__What you have to do__.
Could you give the data below again, exactly and completely?

__Records shown__.
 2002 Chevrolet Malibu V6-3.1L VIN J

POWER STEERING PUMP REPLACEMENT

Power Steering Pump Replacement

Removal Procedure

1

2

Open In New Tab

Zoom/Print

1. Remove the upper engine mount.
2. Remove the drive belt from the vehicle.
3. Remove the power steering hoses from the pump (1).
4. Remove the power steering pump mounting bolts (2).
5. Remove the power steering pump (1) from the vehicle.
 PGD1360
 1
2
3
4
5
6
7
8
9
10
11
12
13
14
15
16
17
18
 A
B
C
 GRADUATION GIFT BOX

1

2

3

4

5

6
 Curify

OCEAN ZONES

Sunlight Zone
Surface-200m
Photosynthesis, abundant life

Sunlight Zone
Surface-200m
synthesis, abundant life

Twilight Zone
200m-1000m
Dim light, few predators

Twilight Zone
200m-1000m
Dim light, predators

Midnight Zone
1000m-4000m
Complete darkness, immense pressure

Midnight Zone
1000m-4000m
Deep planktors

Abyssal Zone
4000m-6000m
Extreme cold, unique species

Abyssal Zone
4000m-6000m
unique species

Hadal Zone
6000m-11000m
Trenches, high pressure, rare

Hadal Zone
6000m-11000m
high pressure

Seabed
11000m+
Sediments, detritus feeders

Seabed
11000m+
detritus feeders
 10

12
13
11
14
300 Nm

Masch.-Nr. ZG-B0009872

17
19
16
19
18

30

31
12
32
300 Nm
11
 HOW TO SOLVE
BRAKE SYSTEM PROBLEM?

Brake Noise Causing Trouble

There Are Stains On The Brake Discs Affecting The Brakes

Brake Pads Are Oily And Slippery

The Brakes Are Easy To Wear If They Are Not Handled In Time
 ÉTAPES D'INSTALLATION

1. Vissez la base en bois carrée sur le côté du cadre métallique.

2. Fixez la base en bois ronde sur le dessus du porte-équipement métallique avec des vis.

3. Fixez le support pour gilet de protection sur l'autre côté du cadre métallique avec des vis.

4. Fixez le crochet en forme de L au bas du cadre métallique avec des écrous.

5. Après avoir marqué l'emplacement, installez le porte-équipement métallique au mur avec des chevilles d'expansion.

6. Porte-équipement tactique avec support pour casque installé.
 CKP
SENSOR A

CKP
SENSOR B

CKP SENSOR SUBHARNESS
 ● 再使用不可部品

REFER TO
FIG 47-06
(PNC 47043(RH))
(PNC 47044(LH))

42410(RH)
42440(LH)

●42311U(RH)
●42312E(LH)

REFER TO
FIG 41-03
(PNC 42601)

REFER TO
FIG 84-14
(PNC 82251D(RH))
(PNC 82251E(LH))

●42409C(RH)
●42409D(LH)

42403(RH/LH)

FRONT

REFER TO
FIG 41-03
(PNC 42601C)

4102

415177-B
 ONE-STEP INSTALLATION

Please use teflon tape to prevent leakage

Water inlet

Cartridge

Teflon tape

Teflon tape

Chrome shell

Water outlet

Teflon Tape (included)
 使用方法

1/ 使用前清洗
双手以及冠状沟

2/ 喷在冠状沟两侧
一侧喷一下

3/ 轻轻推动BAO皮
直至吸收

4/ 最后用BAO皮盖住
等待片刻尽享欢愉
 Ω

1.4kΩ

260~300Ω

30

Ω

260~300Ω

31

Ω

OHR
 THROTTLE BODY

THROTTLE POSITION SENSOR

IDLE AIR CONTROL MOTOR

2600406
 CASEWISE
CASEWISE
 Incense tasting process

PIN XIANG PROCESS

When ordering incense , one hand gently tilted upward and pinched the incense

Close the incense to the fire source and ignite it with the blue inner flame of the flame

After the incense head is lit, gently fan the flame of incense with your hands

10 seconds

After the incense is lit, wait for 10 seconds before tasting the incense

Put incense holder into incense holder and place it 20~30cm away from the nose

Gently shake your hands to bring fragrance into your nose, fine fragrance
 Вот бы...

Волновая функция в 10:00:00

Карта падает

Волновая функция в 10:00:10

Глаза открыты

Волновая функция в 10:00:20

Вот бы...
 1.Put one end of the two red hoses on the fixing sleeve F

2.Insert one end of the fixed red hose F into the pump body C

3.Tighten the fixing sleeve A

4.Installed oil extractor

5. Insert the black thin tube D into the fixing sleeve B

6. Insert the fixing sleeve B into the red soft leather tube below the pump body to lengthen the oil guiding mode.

__Result__.
 2002 Chevrolet Malibu V6-3.1L VIN J

POWER STEERING PUMP REPLACEMENT

Power Steering Pump Replacement

Removal Procedure

1

2

Open In New Tab

Zoom/Print

1. Remove the upper engine mount.
2. Remove the drive belt from the vehicle.
3. Remove the power steering hoses from the pump (1).
4. Remove the power steering pump mounting bolts (2).
5. Remove the power steering pump (1) from the vehicle.
 PGD1360
 1
2
3
4
5
6
7
8
9
10
11
12
13
14
15
16
17
18
 A
B
C
 GRADUATION GIFT BOX

1

2

3

4

5

6
 Curify

OCEAN ZONES

Sunlight Zone
Surface-200m
Photosynthesis, abundant life

Sunlight Zone
Surface-200m
synthesis, abundant life

Twilight Zone
200m-1000m
Dim light, few predators

Twilight Zone
200m-1000m
Dim light, predators

Midnight Zone
1000m-4000m
Complete darkness, immense pressure

Midnight Zone
1000m-4000m
Deep planktors

Abyssal Zone
4000m-6000m
Extreme cold, unique species

Abyssal Zone
4000m-6000m
unique species

Hadal Zone
6000m-11000m
Trenches, high pressure, rare

Hadal Zone
6000m-11000m
high pressure

Seabed
11000m+
Sediments, detritus feeders

Seabed
11000m+
detritus feeders
 10

12
13
11
14
300 Nm

Masch.-Nr. ZG-B0009872

17
19
16
19
18

30

31
12
32
300 Nm
11
 HOW TO SOLVE
BRAKE SYSTEM PROBLEM?

Brake Noise Causing Trouble

There Are Stains On The Brake Discs Affecting The Brakes

Brake Pads Are Oily And Slippery

The Brakes Are Easy To Wear If They Are Not Handled In Time
 ÉTAPES D'INSTALLATION

1. Vissez la base en bois carrée sur le côté du cadre métallique.

2. Fixez la base en bois ronde sur le dessus du porte-équipement métallique avec des vis.

3. Fixez le support pour gilet de protection sur l'autre côté du cadre métallique avec des vis.

4. Fixez le crochet en forme de L au bas du cadre métallique avec des écrous.

5. Après avoir marqué l'emplacement, installez le porte-équipement métallique au mur avec des chevilles d'expansion.

6. Porte-équipement tactique avec support pour casque installé.
 CKP
SENSOR A

CKP
SENSOR B

CKP SENSOR SUBHARNESS
 ● 再使用不可部品

REFER TO
FIG 47-06
(PNC 47043(RH))
(PNC 47044(LH))

42410(RH)
42440(LH)

●42311U(RH)
●42312E(LH)

REFER TO
FIG 41-03
(PNC 42601)

REFER TO
FIG 84-14
(PNC 82251D(RH))
(PNC 82251E(LH))

●42409C(RH)
●42409D(LH)

42403(RH/LH)

FRONT

REFER TO
FIG 41-03
(PNC 42601C)

4102

415177-B
 ONE-STEP INSTALLATION

Please use teflon tape to prevent leakage

Water inlet

Cartridge

Teflon tape

Teflon tape

Chrome shell

Water outlet

Teflon Tape (included)
 使用方法

1/ 使用前清洗
双手以及冠状沟

2/ 喷在冠状沟两侧
一侧喷一下

3/ 轻轻推动BAO皮
直至吸收

4/ 最后用BAO皮盖住
等待片刻尽享欢愉
 Ω

1.4kΩ

260~300Ω

30

Ω

260~300Ω

31

Ω

OHR
 THROTTLE BODY

THROTTLE POSITION SENSOR

IDLE AIR CONTROL MOTOR

2600406
 CASEWISE
CASEWISE
 Incense tasting process

PIN XIANG PROCESS

When ordering incense , one hand gently tilted upward and pinched the incense

Close the incense to the fire source and ignite it with the blue inner flame of the flame

After the incense head is lit, gently fan the flame of incense with your hands

10 seconds

After the incense is lit, wait for 10 seconds before tasting the incense

Put incense holder into incense holder and place it 20~30cm away from the nose

Gently shake your hands to bring fragrance into your nose, fine fragrance
 Вот бы...

Волновая функция в 10:00:00

Карта падает

Волновая функция в 10:00:10

Глаза открыты

Волновая функция в 10:00:20

Вот бы...
 1.Put one end of the two red hoses on the fixing sleeve F

2.Insert one end of the fixed red hose F into the pump body C

3.Tighten the fixing sleeve A

4.Installed oil extractor

5. Insert the black thin tube D into the fixing sleeve B

6. Insert the fixing sleeve B into the red soft leather tube below the pump body to lengthen the oil guiding mode.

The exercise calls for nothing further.